Life in and of itself is prior to our concepts. A dandelion is not in itself a flower, a weed, food, or medicine. We bring that to it. We categorize it that way according to our goals, and the concepts we have learned. 

In a way, the more concepts the better. If the only way your brain has learned to categorize a dandelion is with the concept “weed”, you may be missing out on so many uses for this plant by which your body can care for itself.

Similarly, I see part of my job as a therapist as helping my clients recognize the concepts they have learned from past experience, and how these concepts shape the predictions they are making in the world, and so the way they construct and navigate their world.

If the only way we have learned to categorize a stranger is with the concept “threat”, we may be missing out on many more options, ways that we can navigate the world and meet our needs.

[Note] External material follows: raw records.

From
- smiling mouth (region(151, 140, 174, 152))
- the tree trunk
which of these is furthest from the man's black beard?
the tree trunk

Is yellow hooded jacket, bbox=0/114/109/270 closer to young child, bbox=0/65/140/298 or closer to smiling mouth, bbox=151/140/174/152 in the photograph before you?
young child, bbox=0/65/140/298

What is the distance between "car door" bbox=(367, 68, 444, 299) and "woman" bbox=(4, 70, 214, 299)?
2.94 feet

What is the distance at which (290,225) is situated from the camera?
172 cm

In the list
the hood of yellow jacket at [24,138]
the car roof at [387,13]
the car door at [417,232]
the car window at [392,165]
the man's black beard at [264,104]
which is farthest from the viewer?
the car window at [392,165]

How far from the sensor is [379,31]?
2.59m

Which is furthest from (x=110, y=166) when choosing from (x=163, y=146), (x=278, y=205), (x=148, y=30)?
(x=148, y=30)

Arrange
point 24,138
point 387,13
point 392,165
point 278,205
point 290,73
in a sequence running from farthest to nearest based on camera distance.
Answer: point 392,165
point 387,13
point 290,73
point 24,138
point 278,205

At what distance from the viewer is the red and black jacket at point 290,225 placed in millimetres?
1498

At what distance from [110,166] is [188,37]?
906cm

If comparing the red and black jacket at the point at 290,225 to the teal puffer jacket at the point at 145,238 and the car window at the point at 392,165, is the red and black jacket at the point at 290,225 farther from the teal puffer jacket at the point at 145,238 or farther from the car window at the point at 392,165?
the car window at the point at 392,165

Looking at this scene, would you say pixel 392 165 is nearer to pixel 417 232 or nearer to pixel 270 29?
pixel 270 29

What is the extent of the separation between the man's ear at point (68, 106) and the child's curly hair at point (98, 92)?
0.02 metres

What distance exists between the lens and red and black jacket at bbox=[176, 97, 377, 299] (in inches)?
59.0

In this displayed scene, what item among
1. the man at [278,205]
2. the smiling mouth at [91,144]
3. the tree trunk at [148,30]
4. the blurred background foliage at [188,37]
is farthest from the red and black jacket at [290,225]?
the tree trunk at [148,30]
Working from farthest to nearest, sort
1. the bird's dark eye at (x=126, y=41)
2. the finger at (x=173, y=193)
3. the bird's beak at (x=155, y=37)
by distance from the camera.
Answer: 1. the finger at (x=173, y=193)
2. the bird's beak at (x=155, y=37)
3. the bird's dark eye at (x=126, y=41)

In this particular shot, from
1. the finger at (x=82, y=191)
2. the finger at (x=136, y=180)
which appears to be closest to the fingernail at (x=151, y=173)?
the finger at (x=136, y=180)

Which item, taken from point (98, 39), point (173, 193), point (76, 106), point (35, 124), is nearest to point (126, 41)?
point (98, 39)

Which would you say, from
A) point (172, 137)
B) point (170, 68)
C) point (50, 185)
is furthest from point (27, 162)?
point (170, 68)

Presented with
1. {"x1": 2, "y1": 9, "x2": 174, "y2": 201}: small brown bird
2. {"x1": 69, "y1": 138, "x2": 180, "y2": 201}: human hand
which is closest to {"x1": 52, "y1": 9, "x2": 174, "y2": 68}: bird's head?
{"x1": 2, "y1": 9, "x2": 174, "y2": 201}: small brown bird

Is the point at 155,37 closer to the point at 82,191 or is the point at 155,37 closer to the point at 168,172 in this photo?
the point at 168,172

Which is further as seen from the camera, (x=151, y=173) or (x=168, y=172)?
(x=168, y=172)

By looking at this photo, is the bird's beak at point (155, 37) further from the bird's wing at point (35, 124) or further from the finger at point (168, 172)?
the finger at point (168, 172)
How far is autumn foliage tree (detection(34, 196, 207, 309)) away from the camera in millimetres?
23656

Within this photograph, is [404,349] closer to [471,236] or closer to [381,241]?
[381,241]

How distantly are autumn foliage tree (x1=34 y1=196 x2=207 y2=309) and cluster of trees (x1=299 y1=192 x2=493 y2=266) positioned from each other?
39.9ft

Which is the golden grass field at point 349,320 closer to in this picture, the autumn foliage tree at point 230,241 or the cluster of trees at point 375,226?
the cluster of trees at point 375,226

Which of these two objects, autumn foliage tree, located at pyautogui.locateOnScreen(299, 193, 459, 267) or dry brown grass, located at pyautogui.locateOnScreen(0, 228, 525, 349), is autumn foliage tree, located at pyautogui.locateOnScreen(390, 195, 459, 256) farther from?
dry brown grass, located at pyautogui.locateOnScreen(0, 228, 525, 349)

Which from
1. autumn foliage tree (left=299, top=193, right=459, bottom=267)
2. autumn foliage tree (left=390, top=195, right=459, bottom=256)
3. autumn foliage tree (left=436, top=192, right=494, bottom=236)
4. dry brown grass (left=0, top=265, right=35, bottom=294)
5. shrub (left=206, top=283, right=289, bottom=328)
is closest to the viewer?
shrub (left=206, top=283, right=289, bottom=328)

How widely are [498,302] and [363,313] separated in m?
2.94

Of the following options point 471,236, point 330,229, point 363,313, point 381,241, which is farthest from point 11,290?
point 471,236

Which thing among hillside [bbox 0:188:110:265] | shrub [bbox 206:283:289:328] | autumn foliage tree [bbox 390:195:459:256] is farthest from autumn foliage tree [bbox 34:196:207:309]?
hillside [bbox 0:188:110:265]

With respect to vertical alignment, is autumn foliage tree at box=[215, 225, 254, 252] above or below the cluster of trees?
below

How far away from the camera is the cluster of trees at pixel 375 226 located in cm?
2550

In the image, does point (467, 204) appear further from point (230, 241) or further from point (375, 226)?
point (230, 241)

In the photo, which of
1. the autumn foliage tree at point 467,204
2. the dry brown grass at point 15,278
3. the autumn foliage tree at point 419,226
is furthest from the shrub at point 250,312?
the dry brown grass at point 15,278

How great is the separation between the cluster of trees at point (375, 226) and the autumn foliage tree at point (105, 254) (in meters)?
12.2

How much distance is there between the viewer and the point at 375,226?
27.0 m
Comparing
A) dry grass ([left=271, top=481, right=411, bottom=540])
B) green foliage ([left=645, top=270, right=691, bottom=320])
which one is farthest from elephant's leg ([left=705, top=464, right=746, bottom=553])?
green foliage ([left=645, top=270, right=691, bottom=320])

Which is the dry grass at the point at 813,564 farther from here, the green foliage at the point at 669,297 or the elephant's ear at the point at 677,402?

If we learn that we can categorize a stranger several different ways depending on context, such as “potential friend”, “neighbor”, “fellow human”, “helper”, “source of information”, or “threat”, we have a lot more options.

So far, then, we have learned from Dr. Barrett that our brain predicts rather than reacts, and that our brain’s predictions are shaped by the concepts we have learned - the ways we have learned to use words to organize our world according to our goals, and so navigate our world.